(Dataset records)
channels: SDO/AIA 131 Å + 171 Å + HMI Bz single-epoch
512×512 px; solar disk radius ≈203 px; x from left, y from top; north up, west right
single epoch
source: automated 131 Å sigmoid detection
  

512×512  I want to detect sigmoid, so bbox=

** TASK OBJECTIVE **
Reproduce every one of the lines above verbatim, changing nothing.

** TASK RESPONSE **
channels: SDO/AIA 131 Å + 171 Å + HMI Bz single-epoch
512×512 px; solar disk radius ≈203 px; x from left, y from top; north up, west right
single epoch
source: automated 131 Å sigmoid detection
  

512×512  I want to detect sigmoid, so bbox=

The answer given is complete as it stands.